━━━ WORKING DATA ━━━

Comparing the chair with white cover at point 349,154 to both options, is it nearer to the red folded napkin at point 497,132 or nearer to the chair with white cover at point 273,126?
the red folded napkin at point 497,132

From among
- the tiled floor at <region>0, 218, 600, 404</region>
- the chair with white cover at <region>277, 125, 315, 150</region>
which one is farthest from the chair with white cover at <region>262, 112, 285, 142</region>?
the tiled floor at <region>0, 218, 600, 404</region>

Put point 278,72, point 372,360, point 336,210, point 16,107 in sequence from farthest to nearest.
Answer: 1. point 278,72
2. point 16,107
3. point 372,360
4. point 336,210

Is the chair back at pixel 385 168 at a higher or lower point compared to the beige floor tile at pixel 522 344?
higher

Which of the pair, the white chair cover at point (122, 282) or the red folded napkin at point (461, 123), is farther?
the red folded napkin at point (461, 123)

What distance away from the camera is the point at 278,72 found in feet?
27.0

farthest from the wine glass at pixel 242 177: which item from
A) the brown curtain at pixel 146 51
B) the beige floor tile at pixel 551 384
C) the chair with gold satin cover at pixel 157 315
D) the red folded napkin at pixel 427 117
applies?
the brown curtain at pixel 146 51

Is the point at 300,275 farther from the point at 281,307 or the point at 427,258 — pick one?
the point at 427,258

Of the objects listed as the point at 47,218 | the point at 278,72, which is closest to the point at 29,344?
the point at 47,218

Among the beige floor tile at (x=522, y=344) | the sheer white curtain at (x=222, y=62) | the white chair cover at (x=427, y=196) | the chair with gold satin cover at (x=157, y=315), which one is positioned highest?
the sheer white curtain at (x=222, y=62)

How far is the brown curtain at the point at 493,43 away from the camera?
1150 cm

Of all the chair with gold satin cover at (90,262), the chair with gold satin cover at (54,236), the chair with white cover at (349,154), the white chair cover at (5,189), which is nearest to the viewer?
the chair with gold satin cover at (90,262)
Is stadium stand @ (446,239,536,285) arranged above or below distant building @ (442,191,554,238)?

━━━

Can you turn the rows from the line with "Of all the chair" through the end of the rows into a numbered list, omitting any blank lines?

1. Of all the chair with gold satin cover at (90,262), the chair with gold satin cover at (54,236), the chair with white cover at (349,154), the white chair cover at (5,189), which is nearest to the viewer?
2. the chair with gold satin cover at (90,262)
3. Is stadium stand @ (446,239,536,285) arranged above or below distant building @ (442,191,554,238)?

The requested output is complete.